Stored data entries
------------------------------------------------------------

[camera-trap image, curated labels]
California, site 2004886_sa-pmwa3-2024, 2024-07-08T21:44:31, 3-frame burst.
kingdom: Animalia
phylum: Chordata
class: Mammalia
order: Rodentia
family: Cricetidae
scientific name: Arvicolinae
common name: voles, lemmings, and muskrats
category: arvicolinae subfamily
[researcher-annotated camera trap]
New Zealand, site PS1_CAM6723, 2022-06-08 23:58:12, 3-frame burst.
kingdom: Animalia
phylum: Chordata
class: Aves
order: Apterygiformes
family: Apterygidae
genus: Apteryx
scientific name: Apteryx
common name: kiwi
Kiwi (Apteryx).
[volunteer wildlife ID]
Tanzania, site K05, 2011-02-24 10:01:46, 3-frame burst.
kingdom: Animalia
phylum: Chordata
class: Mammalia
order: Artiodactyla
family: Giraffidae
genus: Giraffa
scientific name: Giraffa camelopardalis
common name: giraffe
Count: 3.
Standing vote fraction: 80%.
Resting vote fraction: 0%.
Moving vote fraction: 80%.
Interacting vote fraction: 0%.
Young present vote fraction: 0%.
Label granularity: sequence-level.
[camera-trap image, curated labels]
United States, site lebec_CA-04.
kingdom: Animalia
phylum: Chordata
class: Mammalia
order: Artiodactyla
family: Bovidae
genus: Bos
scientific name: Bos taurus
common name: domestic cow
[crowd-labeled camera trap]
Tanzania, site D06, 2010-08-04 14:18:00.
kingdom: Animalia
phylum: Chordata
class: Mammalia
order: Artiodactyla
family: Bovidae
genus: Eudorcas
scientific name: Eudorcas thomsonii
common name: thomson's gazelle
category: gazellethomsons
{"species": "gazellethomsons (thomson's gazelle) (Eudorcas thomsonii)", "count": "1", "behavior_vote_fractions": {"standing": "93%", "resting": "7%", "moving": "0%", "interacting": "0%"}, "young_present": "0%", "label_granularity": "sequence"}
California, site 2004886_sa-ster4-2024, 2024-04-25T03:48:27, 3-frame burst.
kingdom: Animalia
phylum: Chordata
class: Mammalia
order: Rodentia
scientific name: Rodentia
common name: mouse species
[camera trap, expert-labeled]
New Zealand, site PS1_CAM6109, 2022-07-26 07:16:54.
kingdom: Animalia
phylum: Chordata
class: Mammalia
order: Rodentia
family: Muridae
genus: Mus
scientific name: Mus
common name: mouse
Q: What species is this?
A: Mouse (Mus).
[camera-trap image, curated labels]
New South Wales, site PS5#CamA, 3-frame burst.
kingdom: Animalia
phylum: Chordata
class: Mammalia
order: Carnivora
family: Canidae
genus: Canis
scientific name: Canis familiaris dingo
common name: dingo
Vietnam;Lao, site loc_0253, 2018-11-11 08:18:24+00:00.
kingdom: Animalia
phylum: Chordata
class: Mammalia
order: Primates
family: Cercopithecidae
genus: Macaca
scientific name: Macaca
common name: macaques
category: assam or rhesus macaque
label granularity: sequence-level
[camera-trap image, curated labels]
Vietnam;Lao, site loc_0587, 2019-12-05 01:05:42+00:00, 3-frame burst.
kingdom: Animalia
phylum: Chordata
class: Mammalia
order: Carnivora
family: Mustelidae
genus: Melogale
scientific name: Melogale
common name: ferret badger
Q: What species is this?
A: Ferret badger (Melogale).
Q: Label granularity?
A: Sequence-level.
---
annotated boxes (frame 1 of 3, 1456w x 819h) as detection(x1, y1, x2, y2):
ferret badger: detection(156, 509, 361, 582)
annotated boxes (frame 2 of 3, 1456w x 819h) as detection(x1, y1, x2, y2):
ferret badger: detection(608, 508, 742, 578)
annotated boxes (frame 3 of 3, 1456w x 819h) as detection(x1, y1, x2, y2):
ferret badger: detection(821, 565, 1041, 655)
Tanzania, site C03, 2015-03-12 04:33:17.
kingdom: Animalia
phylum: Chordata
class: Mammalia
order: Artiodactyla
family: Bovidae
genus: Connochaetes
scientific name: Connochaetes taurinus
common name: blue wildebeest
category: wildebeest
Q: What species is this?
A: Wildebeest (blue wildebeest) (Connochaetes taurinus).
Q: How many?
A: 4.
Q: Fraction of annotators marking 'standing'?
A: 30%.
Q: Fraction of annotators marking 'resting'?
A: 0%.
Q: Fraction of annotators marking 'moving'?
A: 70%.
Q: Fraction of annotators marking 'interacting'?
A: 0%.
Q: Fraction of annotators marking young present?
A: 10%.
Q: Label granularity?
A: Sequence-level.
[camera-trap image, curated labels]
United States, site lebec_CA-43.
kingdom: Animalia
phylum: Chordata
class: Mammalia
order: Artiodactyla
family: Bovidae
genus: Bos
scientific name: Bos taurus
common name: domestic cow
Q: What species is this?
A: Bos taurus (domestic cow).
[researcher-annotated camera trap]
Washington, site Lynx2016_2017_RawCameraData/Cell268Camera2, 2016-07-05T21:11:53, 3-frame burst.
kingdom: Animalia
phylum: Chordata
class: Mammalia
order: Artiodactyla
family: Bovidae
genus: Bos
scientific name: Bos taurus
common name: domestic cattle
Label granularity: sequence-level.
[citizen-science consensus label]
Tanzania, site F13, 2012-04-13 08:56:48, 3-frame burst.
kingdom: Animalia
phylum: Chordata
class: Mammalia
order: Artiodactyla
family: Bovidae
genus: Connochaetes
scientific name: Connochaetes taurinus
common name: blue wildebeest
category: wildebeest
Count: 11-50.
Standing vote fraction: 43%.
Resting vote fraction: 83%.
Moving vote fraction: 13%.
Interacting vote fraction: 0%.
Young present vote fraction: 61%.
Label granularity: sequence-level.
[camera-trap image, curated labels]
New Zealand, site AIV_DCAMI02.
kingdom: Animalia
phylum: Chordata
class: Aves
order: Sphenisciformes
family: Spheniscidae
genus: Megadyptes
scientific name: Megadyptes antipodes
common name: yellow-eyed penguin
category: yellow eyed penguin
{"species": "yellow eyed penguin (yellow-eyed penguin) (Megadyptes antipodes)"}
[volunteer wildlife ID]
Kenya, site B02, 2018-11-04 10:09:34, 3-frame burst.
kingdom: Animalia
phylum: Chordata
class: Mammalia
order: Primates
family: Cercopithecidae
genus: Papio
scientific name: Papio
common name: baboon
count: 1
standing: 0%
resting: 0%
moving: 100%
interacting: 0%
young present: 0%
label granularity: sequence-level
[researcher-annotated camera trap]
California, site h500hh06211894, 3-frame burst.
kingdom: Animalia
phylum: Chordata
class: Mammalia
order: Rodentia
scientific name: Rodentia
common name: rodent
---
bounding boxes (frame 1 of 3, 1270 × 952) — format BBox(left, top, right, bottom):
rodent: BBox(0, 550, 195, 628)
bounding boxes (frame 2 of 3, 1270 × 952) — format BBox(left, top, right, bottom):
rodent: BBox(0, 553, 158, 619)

------------------------------------------------------------

[WHAT THE EXERCISE ASKS] The full set of records above must be reproduced exactly in the reply.

[FINAL ANSWER]
[camera-trap image, curated labels]
California, site 2004886_sa-pmwa3-2024, 2024-07-08T21:44:31, 3-frame burst.
kingdom: Animalia
phylum: Chordata
class: Mammalia
order: Rodentia
family: Cricetidae
scientific name: Arvicolinae
common name: voles, lemmings, and muskrats
category: arvicolinae subfamily
[researcher-annotated camera trap]
New Zealand, site PS1_CAM6723, 2022-06-08 23:58:12, 3-frame burst.
kingdom: Animalia
phylum: Chordata
class: Aves
order: Apterygiformes
family: Apterygidae
genus: Apteryx
scientific name: Apteryx
common name: kiwi
Kiwi (Apteryx).
[volunteer wildlife ID]
Tanzania, site K05, 2011-02-24 10:01:46, 3-frame burst.
kingdom: Animalia
phylum: Chordata
class: Mammalia
order: Artiodactyla
family: Giraffidae
genus: Giraffa
scientific name: Giraffa camelopardalis
common name: giraffe
Count: 3.
Standing vote fraction: 80%.
Resting vote fraction: 0%.
Moving vote fraction: 80%.
Interacting vote fraction: 0%.
Young present vote fraction: 0%.
Label granularity: sequence-level.
[camera-trap image, curated labels]
United States, site lebec_CA-04.
kingdom: Animalia
phylum: Chordata
class: Mammalia
order: Artiodactyla
family: Bovidae
genus: Bos
scientific name: Bos taurus
common name: domestic cow
[crowd-labeled camera trap]
Tanzania, site D06, 2010-08-04 14:18:00.
kingdom: Animalia
phylum: Chordata
class: Mammalia
order: Artiodactyla
family: Bovidae
genus: Eudorcas
scientific name: Eudorcas thomsonii
common name: thomson's gazelle
category: gazellethomsons
{"species": "gazellethomsons (thomson's gazelle) (Eudorcas thomsonii)", "count": "1", "behavior_vote_fractions": {"standing": "93%", "resting": "7%", "moving": "0%", "interacting": "0%"}, "young_present": "0%", "label_granularity": "sequence"}
California, site 2004886_sa-ster4-2024, 2024-04-25T03:48:27, 3-frame burst.
kingdom: Animalia
phylum: Chordata
class: Mammalia
order: Rodentia
scientific name: Rodentia
common name: mouse species
[camera trap, expert-labeled]
New Zealand, site PS1_CAM6109, 2022-07-26 07:16:54.
kingdom: Animalia
phylum: Chordata
class: Mammalia
order: Rodentia
family: Muridae
genus: Mus
scientific name: Mus
common name: mouse
Q: What species is this?
A: Mouse (Mus).
[camera-trap image, curated labels]
New South Wales, site PS5#CamA, 3-frame burst.
kingdom: Animalia
phylum: Chordata
class: Mammalia
order: Carnivora
family: Canidae
genus: Canis
scientific name: Canis familiaris dingo
common name: dingo
Vietnam;Lao, site loc_0253, 2018-11-11 08:18:24+00:00.
kingdom: Animalia
phylum: Chordata
class: Mammalia
order: Primates
family: Cercopithecidae
genus: Macaca
scientific name: Macaca
common name: macaques
category: assam or rhesus macaque
label granularity: sequence-level
[camera-trap image, curated labels]
Vietnam;Lao, site loc_0587, 2019-12-05 01:05:42+00:00, 3-frame burst.
kingdom: Animalia
phylum: Chordata
class: Mammalia
order: Carnivora
family: Mustelidae
genus: Melogale
scientific name: Melogale
common name: ferret badger
Q: What species is this?
A: Ferret badger (Melogale).
Q: Label granularity?
A: Sequence-level.
---
annotated boxes (frame 1 of 3, 1456w x 819h) as detection(x1, y1, x2, y2):
ferret badger: detection(156, 509, 361, 582)
annotated boxes (frame 2 of 3, 1456w x 819h) as detection(x1, y1, x2, y2):
ferret badger: detection(608, 508, 742, 578)
annotated boxes (frame 3 of 3, 1456w x 819h) as detection(x1, y1, x2, y2):
ferret badger: detection(821, 565, 1041, 655)
Tanzania, site C03, 2015-03-12 04:33:17.
kingdom: Animalia
phylum: Chordata
class: Mammalia
order: Artiodactyla
family: Bovidae
genus: Connochaetes
scientific name: Connochaetes taurinus
common name: blue wildebeest
category: wildebeest
Q: What species is this?
A: Wildebeest (blue wildebeest) (Connochaetes taurinus).
Q: How many?
A: 4.
Q: Fraction of annotators marking 'standing'?
A: 30%.
Q: Fraction of annotators marking 'resting'?
A: 0%.
Q: Fraction of annotators marking 'moving'?
A: 70%.
Q: Fraction of annotators marking 'interacting'?
A: 0%.
Q: Fraction of annotators marking young present?
A: 10%.
Q: Label granularity?
A: Sequence-level.
[camera-trap image, curated labels]
United States, site lebec_CA-43.
kingdom: Animalia
phylum: Chordata
class: Mammalia
order: Artiodactyla
family: Bovidae
genus: Bos
scientific name: Bos taurus
common name: domestic cow
Q: What species is this?
A: Bos taurus (domestic cow).
[researcher-annotated camera trap]
Washington, site Lynx2016_2017_RawCameraData/Cell268Camera2, 2016-07-05T21:11:53, 3-frame burst.
kingdom: Animalia
phylum: Chordata
class: Mammalia
order: Artiodactyla
family: Bovidae
genus: Bos
scientific name: Bos taurus
common name: domestic cattle
Label granularity: sequence-level.
[citizen-science consensus label]
Tanzania, site F13, 2012-04-13 08:56:48, 3-frame burst.
kingdom: Animalia
phylum: Chordata
class: Mammalia
order: Artiodactyla
family: Bovidae
genus: Connochaetes
scientific name: Connochaetes taurinus
common name: blue wildebeest
category: wildebeest
Count: 11-50.
Standing vote fraction: 43%.
Resting vote fraction: 83%.
Moving vote fraction: 13%.
Interacting vote fraction: 0%.
Young present vote fraction: 61%.
Label granularity: sequence-level.
[camera-trap image, curated labels]
New Zealand, site AIV_DCAMI02.
kingdom: Animalia
phylum: Chordata
class: Aves
order: Sphenisciformes
family: Spheniscidae
genus: Megadyptes
scientific name: Megadyptes antipodes
common name: yellow-eyed penguin
category: yellow eyed penguin
{"species": "yellow eyed penguin (yellow-eyed penguin) (Megadyptes antipodes)"}
[volunteer wildlife ID]
Kenya, site B02, 2018-11-04 10:09:34, 3-frame burst.
kingdom: Animalia
phylum: Chordata
class: Mammalia
order: Primates
family: Cercopithecidae
genus: Papio
scientific name: Papio
common name: baboon
count: 1
standing: 0%
resting: 0%
moving: 100%
interacting: 0%
young present: 0%
label granularity: sequence-level
[researcher-annotated camera trap]
California, site h500hh06211894, 3-frame burst.
kingdom: Animalia
phylum: Chordata
class: Mammalia
order: Rodentia
scientific name: Rodentia
common name: rodent
---
bounding boxes (frame 1 of 3, 1270 × 952) — format BBox(left, top, right, bottom):
rodent: BBox(0, 550, 195, 628)
bounding boxes (frame 2 of 3, 1270 × 952) — format BBox(left, top, right, bottom):
rodent: BBox(0, 553, 158, 619)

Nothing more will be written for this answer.